[Directions for this task] Retype the records that come next, word for word.

[Record set]
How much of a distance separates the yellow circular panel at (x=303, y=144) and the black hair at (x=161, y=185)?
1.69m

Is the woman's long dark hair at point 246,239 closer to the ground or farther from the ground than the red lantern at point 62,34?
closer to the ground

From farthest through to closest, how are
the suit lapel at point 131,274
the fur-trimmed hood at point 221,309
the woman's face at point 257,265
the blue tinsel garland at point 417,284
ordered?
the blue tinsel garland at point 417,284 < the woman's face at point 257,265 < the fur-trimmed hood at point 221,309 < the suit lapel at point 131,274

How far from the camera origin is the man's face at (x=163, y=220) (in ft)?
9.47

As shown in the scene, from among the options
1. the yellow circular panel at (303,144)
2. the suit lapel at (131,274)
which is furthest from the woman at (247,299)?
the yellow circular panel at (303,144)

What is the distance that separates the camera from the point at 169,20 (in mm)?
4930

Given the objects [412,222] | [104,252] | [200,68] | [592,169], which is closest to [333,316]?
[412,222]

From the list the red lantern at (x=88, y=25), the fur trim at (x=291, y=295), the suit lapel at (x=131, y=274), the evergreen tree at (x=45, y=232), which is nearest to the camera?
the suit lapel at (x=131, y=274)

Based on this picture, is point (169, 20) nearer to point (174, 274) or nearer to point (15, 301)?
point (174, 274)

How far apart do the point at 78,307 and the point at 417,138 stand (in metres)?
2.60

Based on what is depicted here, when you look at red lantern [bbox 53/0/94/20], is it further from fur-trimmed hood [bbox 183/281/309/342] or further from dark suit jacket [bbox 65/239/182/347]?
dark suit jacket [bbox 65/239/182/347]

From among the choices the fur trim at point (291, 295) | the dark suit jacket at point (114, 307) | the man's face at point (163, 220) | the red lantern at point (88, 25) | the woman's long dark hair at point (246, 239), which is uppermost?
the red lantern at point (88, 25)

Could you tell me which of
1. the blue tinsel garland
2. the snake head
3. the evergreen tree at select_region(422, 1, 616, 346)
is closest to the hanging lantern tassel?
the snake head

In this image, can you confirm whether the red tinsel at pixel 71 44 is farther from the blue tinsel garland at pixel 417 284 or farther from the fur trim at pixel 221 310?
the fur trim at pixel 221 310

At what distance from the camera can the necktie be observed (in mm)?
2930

[Right answer]
How much of a distance separates the yellow circular panel at (x=303, y=144) and the black hair at (x=161, y=185)?
1.69m

Is the woman's long dark hair at point 246,239 closer to the ground or farther from the ground than the red lantern at point 62,34?
closer to the ground

From farthest through to closest, how are
the suit lapel at point 131,274
the fur-trimmed hood at point 221,309
the woman's face at point 257,265
the blue tinsel garland at point 417,284
ordered?
the blue tinsel garland at point 417,284 < the woman's face at point 257,265 < the fur-trimmed hood at point 221,309 < the suit lapel at point 131,274

How far from the camera origin is the man's face at (x=163, y=220) (in ft)?
9.47

As shown in the scene, from among the options
1. the yellow circular panel at (303,144)
2. the suit lapel at (131,274)
which is furthest from the woman at (247,299)?
the yellow circular panel at (303,144)

What is the distance that separates the camera from the point at 169,20 (in mm)?
4930

Given the objects [412,222] | [104,252] | [200,68] | [592,169], which is closest to [333,316]?
[412,222]

From the list the red lantern at (x=88, y=25), the fur trim at (x=291, y=295), the suit lapel at (x=131, y=274), the evergreen tree at (x=45, y=232), which is nearest to the camera?
the suit lapel at (x=131, y=274)

Based on this picture, is point (169, 20) nearer to point (174, 274) or nearer to point (15, 301)?
point (174, 274)

How far apart do the point at 78,307 and the point at 417,138 stand (in metres)?
2.60

Based on what is depicted here, when you look at red lantern [bbox 53/0/94/20], is it further from fur-trimmed hood [bbox 183/281/309/342] or further from dark suit jacket [bbox 65/239/182/347]?
dark suit jacket [bbox 65/239/182/347]

From among the choices the fur trim at point (291, 295) | the dark suit jacket at point (114, 307) | the man's face at point (163, 220) | the red lantern at point (88, 25) | the woman's long dark hair at point (246, 239), which is uppermost?
the red lantern at point (88, 25)

Could you tell me which of
1. the blue tinsel garland
2. the snake head
3. the evergreen tree at select_region(422, 1, 616, 346)
is closest to the hanging lantern tassel?
the snake head

In this image, can you confirm whether the red tinsel at pixel 71 44 is farther from the blue tinsel garland at pixel 417 284 or farther from the fur trim at pixel 221 310?
the fur trim at pixel 221 310

At what distance from the camera can the necktie be observed (in mm)?
2930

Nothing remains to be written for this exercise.